Als Gattin des Generals durfte Hà weiterhin Englisch unterrichten und musste für ihre Monatsration an Zucker, Reis und Fleisch nicht Schlange stehen. Niemand wagte es, abfällige Kommentare über die Frauen zu machen, die eine solche Entscheidung getroffen hatten. Doch die Blicke der anderen verletzten Hà genauso wie die Schläge des Generals, die sie ergeben hinnahm. Ihren Eltern blieben die Geräusche, die ihre Unterwerfung verrieten, nicht erspart, weil sie nur durch einen neu aufgehängten Vorhang von ihnen getrennt war.
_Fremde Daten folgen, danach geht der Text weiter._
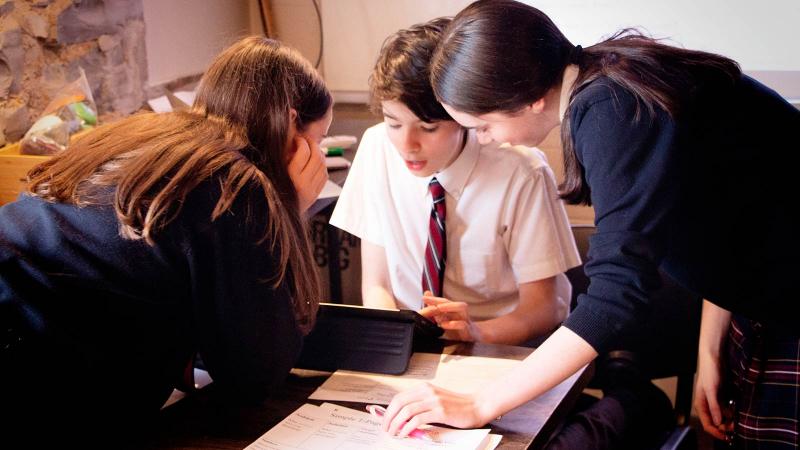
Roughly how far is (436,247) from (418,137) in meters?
0.23

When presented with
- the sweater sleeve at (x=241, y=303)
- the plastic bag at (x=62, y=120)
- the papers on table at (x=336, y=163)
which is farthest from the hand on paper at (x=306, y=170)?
the papers on table at (x=336, y=163)

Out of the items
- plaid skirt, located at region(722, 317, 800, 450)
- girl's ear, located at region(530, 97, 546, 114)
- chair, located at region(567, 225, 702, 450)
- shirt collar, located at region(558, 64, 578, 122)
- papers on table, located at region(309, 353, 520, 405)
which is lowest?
chair, located at region(567, 225, 702, 450)

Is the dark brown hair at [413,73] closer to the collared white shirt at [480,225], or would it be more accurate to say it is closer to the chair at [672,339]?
the collared white shirt at [480,225]

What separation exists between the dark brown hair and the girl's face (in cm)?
28

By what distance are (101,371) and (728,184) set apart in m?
0.91

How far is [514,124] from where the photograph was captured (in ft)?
4.30

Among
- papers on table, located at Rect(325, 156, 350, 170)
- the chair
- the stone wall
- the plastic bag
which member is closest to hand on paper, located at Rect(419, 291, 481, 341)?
the chair

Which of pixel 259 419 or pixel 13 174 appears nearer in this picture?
pixel 259 419

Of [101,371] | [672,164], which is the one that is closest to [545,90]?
[672,164]

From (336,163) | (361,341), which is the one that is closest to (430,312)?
(361,341)

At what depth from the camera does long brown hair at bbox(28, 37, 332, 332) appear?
3.56ft

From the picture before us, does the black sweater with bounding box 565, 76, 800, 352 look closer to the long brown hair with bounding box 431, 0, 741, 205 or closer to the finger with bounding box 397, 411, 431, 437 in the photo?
the long brown hair with bounding box 431, 0, 741, 205

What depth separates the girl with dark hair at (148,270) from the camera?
3.48 ft

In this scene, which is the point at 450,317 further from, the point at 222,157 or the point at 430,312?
the point at 222,157
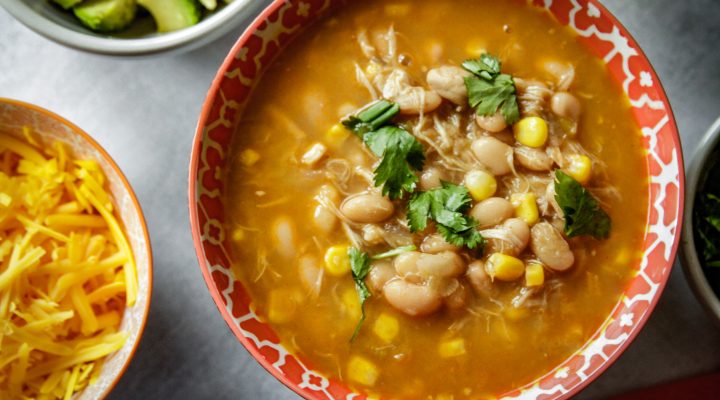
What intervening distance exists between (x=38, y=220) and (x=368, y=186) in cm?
112

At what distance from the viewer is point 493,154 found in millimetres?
2484

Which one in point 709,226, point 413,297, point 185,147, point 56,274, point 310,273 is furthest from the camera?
point 185,147

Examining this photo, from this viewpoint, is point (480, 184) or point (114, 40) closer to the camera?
point (480, 184)

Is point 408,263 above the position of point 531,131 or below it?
below

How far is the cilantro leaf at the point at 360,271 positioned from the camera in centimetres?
251

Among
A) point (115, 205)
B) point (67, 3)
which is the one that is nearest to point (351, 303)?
point (115, 205)

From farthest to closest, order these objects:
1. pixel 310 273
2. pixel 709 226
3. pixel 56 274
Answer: pixel 709 226, pixel 56 274, pixel 310 273

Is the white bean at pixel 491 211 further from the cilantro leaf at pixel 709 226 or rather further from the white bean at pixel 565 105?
the cilantro leaf at pixel 709 226

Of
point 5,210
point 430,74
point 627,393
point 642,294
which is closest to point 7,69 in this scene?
point 5,210

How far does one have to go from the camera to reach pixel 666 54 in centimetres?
297

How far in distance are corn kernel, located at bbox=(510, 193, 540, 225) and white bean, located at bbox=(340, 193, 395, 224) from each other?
0.40 metres

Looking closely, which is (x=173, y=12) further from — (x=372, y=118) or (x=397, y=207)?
(x=397, y=207)

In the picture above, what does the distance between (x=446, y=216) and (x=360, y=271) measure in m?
0.32

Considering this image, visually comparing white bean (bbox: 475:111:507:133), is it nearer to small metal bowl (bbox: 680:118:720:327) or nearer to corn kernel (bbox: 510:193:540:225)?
corn kernel (bbox: 510:193:540:225)
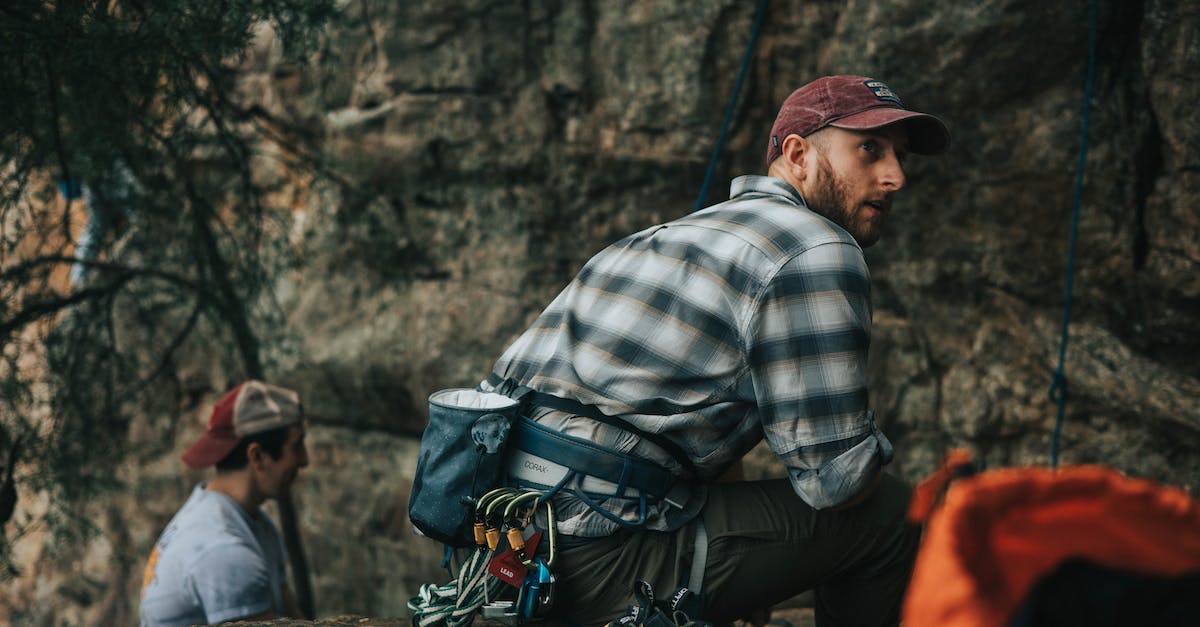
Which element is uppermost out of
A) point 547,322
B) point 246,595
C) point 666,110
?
point 666,110

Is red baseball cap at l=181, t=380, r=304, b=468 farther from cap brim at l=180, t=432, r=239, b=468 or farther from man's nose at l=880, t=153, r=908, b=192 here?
man's nose at l=880, t=153, r=908, b=192

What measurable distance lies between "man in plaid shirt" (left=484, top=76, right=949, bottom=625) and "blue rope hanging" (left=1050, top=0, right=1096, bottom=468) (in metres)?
2.09

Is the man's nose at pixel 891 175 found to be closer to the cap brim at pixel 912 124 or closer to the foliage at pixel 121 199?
the cap brim at pixel 912 124

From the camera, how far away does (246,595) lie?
3346 millimetres

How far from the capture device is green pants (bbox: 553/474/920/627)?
→ 238 centimetres

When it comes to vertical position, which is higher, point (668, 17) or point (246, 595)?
point (668, 17)

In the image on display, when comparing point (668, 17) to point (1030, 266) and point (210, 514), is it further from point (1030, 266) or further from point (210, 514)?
point (210, 514)

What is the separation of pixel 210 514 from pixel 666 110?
3.04m

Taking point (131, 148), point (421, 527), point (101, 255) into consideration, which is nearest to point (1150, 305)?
point (421, 527)

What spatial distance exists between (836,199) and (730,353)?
0.58m

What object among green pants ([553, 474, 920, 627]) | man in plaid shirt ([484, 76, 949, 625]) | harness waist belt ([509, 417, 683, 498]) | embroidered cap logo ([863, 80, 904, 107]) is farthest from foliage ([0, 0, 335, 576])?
green pants ([553, 474, 920, 627])

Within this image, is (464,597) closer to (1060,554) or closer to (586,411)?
(586,411)

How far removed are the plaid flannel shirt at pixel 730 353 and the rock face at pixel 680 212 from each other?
2.72 m

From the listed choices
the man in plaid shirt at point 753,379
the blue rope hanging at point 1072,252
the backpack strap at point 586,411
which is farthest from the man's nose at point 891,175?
the blue rope hanging at point 1072,252
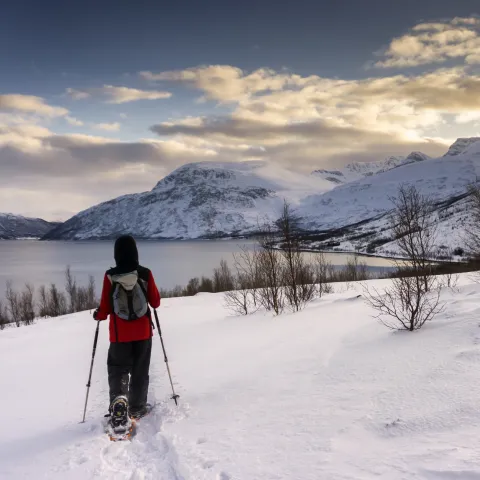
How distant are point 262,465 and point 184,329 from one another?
10644 millimetres

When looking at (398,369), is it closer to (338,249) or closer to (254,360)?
(254,360)

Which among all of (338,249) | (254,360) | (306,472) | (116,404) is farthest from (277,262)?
(338,249)

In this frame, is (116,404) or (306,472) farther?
(116,404)

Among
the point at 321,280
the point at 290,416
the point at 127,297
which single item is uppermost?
the point at 127,297

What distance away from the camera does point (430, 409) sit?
4129mm

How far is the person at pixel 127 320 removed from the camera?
5.29 metres

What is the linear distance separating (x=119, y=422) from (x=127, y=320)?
51.3 inches

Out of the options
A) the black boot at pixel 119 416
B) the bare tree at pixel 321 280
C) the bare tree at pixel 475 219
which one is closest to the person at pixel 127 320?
the black boot at pixel 119 416

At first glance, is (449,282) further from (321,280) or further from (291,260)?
(321,280)

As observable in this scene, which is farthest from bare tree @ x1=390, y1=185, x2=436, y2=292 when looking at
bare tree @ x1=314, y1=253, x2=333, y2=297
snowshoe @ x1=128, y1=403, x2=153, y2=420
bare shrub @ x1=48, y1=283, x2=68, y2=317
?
bare shrub @ x1=48, y1=283, x2=68, y2=317

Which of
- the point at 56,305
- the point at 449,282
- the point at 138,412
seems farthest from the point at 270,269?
the point at 56,305

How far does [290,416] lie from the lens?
4594 mm

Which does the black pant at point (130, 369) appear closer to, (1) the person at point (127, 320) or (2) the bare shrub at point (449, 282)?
(1) the person at point (127, 320)

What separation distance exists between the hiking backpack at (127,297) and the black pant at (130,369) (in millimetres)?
460
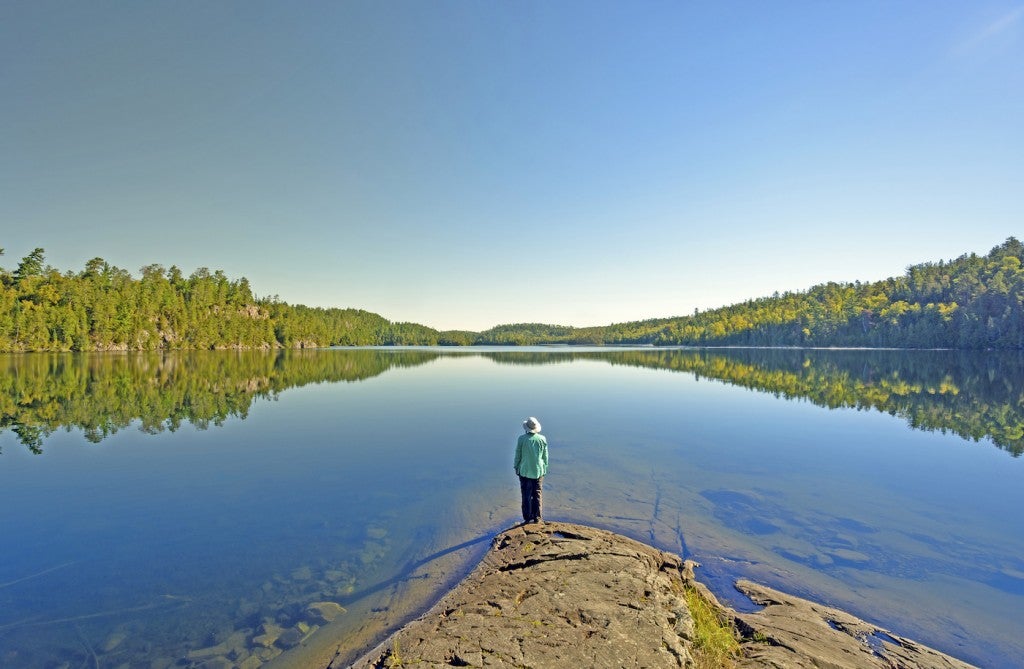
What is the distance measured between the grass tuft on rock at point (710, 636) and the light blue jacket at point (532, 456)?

Um sich nicht wie Tiere auf den General zu stürzen, schwiegen die Eltern. Stellten sich tot. Sie hatten Angst, Hà könnte dem Beispiel ihrer Nachbarin folgen, die sich eine Kugel in den Kopf gejagt hatte, nachdem es ihr gelungen war, ihren Mann aus dem Umerziehungslager zu holen, indem sie sich auf das Zusammenleben mit einem hochrangigen Militär aus dem Norden einließ. Der neue Mann stimmte der Befreiung ihres Mannes und dessen Flucht mit ihren Kindern auf einem Boot zu. Als sie weg waren, drückte sie auf den Abzug, um sich selbst zu befreien.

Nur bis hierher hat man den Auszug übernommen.